Attention à « l’écart emphatique »
L’empathie se caractérise par la capacité à comprendre ce que ressent l’autre dans une situation donnée. C’est savoir “se mettre à sa place”.
L’empathie se distingue cependant de la sympathie ou de la compassion, par le fait qu’il n’ y a ni contagion émotionnelle, ni adhésion totale à l’opinion d’autrui, seulement une juste perception des raisons de l’autre.
Il y a écart empathique lorsqu’on produit l’effet inverse de celui attendu ou espéré. Persuadé qu’un interlocuteur ou un auditoire partage toutes nos conceptions, nous croyons le séduire par nos propos ou nos écrits. Mais, au delà des apparences, ça n’a pas marché du tout. On en a trop fait et notre cote a plongé. Souvent à notre insu.
Ainsi, exposant nos réussites, avec autosatisfaction ou vantardise devant un public bien disposé à l’origine, nous pouvons inconsciemment provoquer un sentiment d’exaspération voire de rejet.
Tel est l’enseignement retiré de travaux de trois chercheurs en sciences humaines, repris dans un article d’Annie Kahn (Le Monde du 23/04, p.7).
Dans une série d’expérimentations sur divers publics, ils ont établi que :
- ceux qui se vantent surestiment nettement le plaisir éprouvé par ceux à qui ils s’adressent, même amis
- Dans 60% des cas le ressenti de l’auditoire est négatif : contrariété, sentiment d’infériorité, jalousie, énervement, colère…
- Dans la plupart des cas, les efforts faits pour se montrer sous un jour un peu trop favorable (en entretien ou sur un curriculum vitae) risquent d’accentuer le rejet du postulant.
Finalement, mieux vaudrait rester modeste, voire faussement modeste, que de forcer le trait en racontant ses multiples faits d’arme par le menu.
C’est encore plus vrai à l’ère des réseaux sociaux qui disséminent tout n’importe où.

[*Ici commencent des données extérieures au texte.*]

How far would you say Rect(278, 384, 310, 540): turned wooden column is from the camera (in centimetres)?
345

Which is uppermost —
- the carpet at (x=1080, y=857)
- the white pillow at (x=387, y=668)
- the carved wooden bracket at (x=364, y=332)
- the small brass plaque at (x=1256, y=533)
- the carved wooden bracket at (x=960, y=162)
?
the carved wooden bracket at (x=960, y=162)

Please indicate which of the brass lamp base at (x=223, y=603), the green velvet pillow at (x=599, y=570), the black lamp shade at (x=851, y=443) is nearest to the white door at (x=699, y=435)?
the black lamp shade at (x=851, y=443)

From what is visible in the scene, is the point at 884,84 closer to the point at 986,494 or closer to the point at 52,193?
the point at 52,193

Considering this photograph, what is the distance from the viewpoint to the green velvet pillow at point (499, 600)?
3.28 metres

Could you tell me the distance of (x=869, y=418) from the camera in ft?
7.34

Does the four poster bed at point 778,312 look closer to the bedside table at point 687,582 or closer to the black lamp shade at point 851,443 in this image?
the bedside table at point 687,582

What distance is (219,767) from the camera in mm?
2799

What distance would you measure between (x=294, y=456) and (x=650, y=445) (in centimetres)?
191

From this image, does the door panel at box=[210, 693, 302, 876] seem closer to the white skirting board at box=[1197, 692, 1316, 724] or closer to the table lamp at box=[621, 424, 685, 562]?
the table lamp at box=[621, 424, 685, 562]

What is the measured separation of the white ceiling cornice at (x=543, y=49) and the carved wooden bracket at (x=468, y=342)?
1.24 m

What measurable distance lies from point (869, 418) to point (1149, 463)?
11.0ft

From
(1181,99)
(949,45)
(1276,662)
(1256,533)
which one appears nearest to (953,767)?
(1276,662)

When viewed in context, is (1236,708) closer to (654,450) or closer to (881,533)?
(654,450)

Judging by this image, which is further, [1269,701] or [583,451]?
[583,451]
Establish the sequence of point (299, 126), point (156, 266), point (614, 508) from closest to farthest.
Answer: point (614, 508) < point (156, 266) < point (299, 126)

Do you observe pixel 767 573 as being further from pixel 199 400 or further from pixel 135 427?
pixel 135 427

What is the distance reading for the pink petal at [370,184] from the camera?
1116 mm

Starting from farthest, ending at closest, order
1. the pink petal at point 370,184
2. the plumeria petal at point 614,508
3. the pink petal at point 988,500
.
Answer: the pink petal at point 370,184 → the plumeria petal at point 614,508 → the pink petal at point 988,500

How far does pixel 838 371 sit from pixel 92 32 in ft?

Notamment les étalages complaisants de réussites, réelles ou enjolivées, d’exploits en tous genres. En vertu du constat fait par nos chercheurs, on obtient l’effet inverse de celui recherché : une augmentation de l’écart empathique, c.a.d une exaspération ou une jalousie. Avec, pour facteur aggravant, le fait que la communication par internet entre personnes distantes ne fait qu’accentuer le décalage des perceptions.
C’est donc bien à tort qu’une croyance perdure dans la vie professionnelle ou personnelle : tout avancement ne peut naître que d’une habileté à se mettre en avant vis à vis des collègues ou sur Facebook. Le problème est de même nature lorsque face à un client ou un recruteur, on s’affiche exagérément comme un “Winner”, un “battant” sans complexe, au palmarès fourni.
En réalité, et contrairement à ce qui est proclamé depuis des lustres, la discrétion, sans excès, est un excellent faire valoir. Elle ne peut que créer un a priori positif.
La sagesse populaire ne dit-elle pas d’ailleurs : “Grands diseux, petits faiseux”.